> _Aim of the exercise_
Leaving out the pictures, write the following records exactly as they read.

- - - - - - -

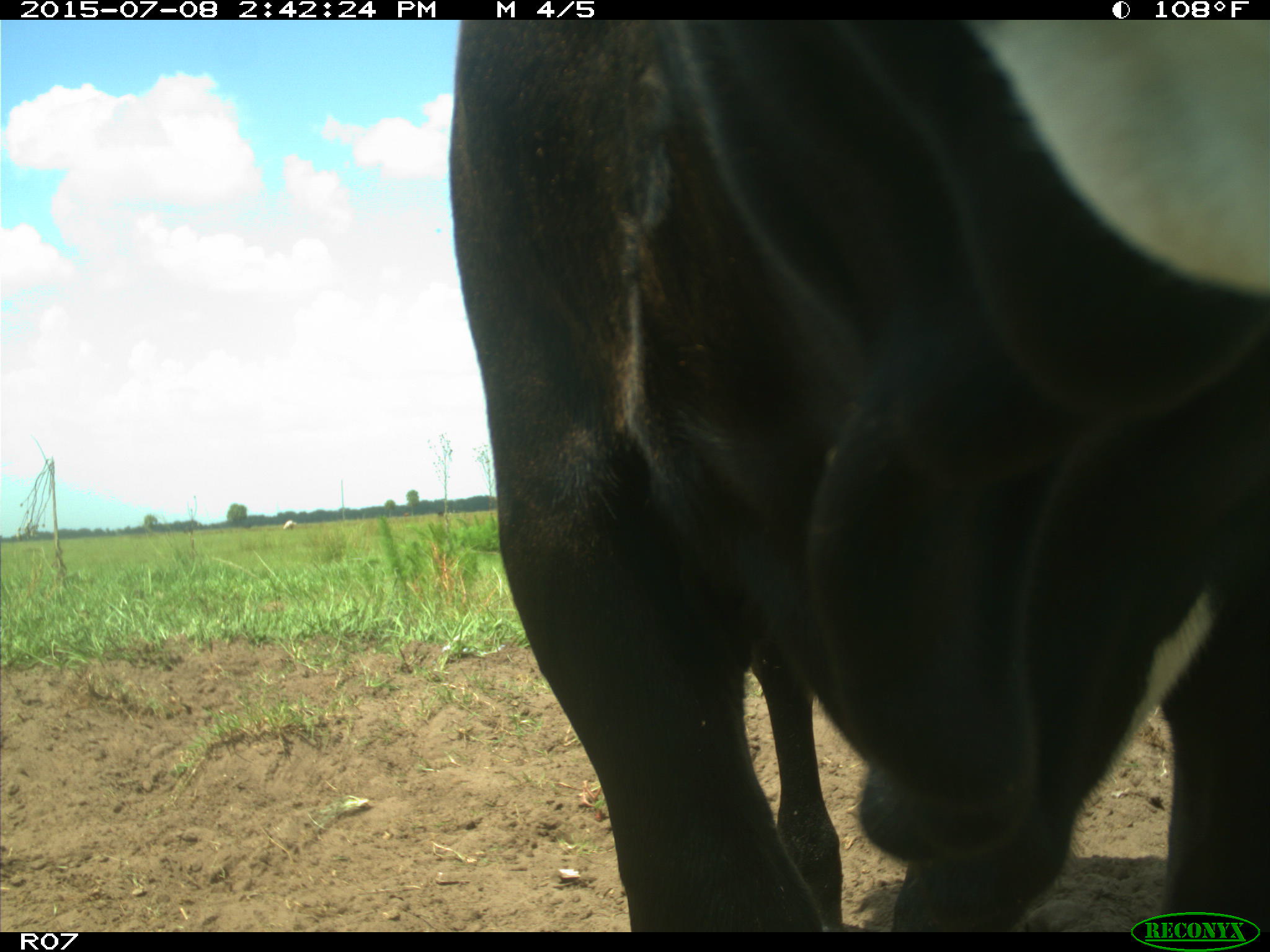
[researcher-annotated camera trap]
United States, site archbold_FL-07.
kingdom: Animalia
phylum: Chordata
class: Mammalia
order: Artiodactyla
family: Bovidae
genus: Bos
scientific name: Bos taurus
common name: domestic cow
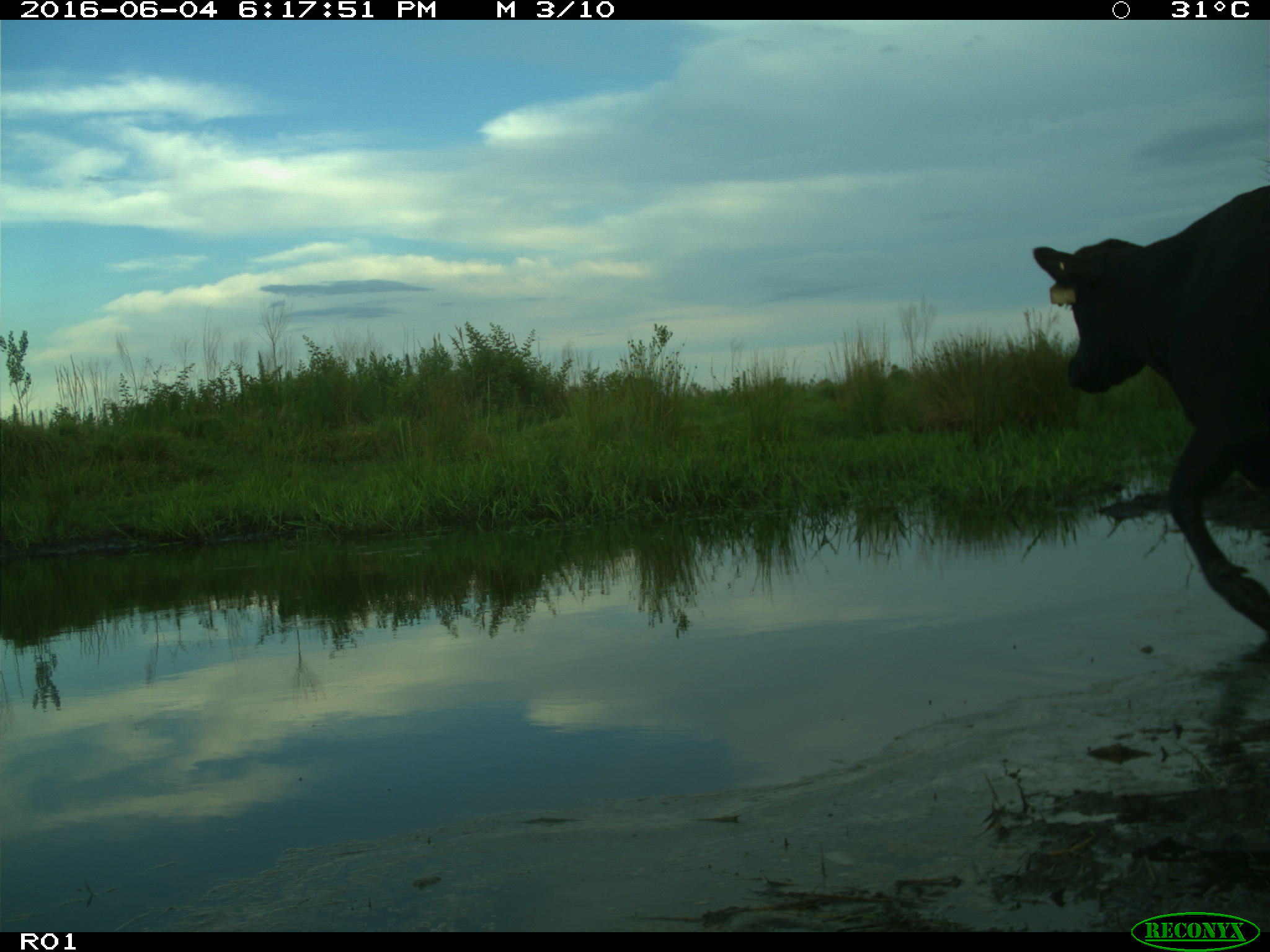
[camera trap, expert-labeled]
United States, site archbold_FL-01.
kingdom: Animalia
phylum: Chordata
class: Mammalia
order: Artiodactyla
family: Bovidae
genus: Bos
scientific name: Bos taurus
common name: domestic cow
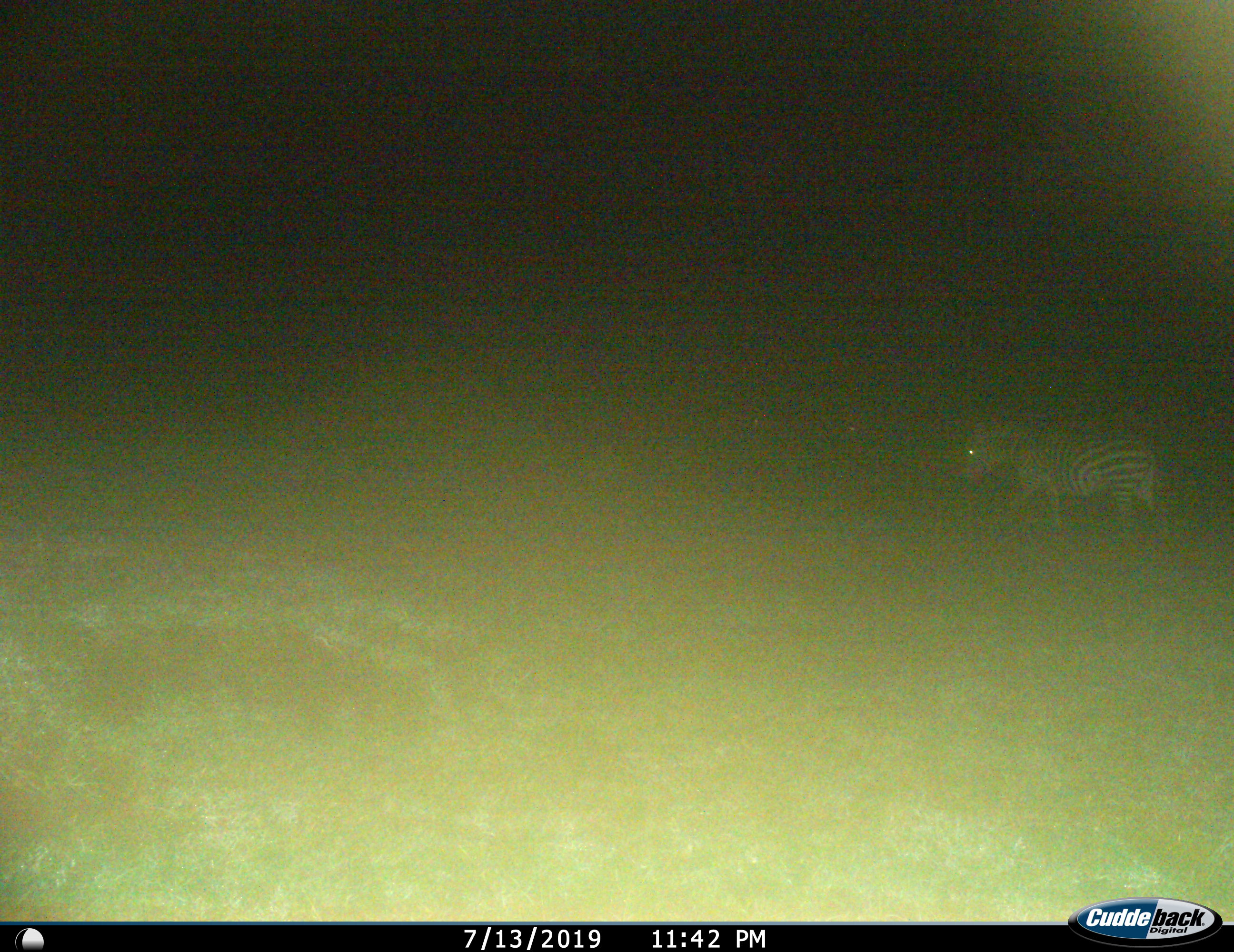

- - - - - - -

> _Task output_
[researcher-annotated camera trap]
United States, site archbold_FL-07.
kingdom: Animalia
phylum: Chordata
class: Mammalia
order: Artiodactyla
family: Bovidae
genus: Bos
scientific name: Bos taurus
common name: domestic cow
[camera trap, expert-labeled]
United States, site archbold_FL-01.
kingdom: Animalia
phylum: Chordata
class: Mammalia
order: Artiodactyla
family: Bovidae
genus: Bos
scientific name: Bos taurus
common name: domestic cow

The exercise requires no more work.